### What to work on
1: Read the article on legal sports betting in Minnesota and state whether each statement below agrees with it. Answer yes or no for each, quoting the deciding words of the article.
(a) An Iowa casino is already building a sports book.
(b) The Minnesota Indian Gaming Association sent its letter only to the governor.
(c) Rep. Zerwas opposed the bill.
2: Continue the article on legal sports betting in Minnesota, starting after its final sentence.

### Selected extract

____________

In push for legal sports betting, lawmakers hear concerns over reservation lands

Minnesota lawmakers introduced a bill Wednesday, hoping the state will fall in line with others when it comes to legal sports betting.

Rep. Pat Garofalo evokes the spirit of competition to push his bill though the state legislature.

“We do not want to lose to Iowa on this issue,” he said, noting that an Iowa casino is already building a sports book.

“It’s important we not provide another hospitality advantage to our neighbors to the south and neighboring states, that Minnesota’s hospitality and tribal gaming interests are able to compete on a level and fair playing field.”

Now, they face another hurdle: the Minnesota Indian Gaming Association sent a letter to the governor and legislative leaders saying they’ll strongly fight any sports gambling bill if it allows gambling off reservation lands.

“They’ve expressed concern about off-property gambling and what we’re trying to do is take all of their concerns to heart,” said Rep. Zerwas, who also sponsored the bill, along with Rep. Garofalo.

____________

### Available data
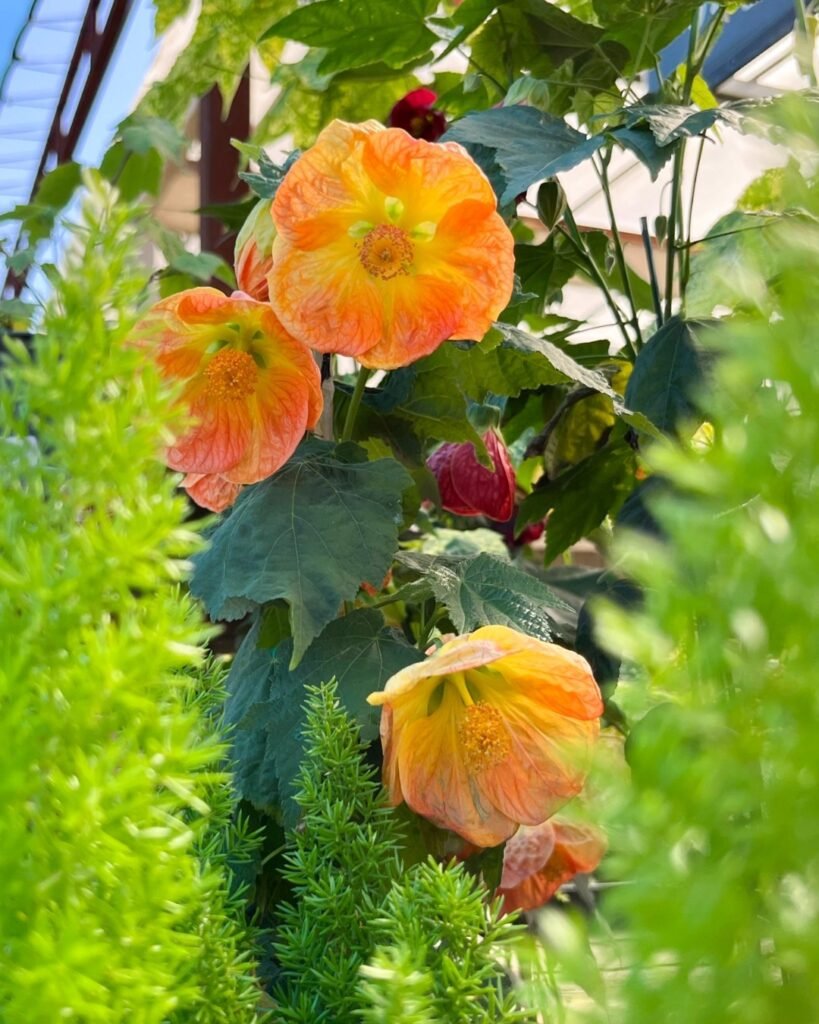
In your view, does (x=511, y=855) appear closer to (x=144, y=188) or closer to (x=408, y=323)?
(x=408, y=323)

____________

### Answers in order
1:
(a) Yes: "noting that an Iowa casino is already building a sports book."
(b) No: "sent a letter to the governor and legislative leaders"
(c) No: "who also sponsored the bill, along with Rep. Garofalo."

2:
The bill specifically states “a license may only be issued to a federally recognized Indian tribe or group of tribes that is located in this state.”

Any online betting apps must include an active feature that, “at a minimum, causes the device to cease functioning when the device is located 20 feet or more from the property of a federally recognized Indian tribe or group of tribes.”

“Now is the time to introduce a bill to get all legislators involved and to get the public engaged in this dialogue,” Rep. Garofalo said.

Eight states now allow sports gambling, and many others are on the path to do so.

“God help us if on a Vikings-Packers Sunday game, Minnesotans have to go into Wisconsin to bet on the game...that would be crazy,” Rep. Zerwas said.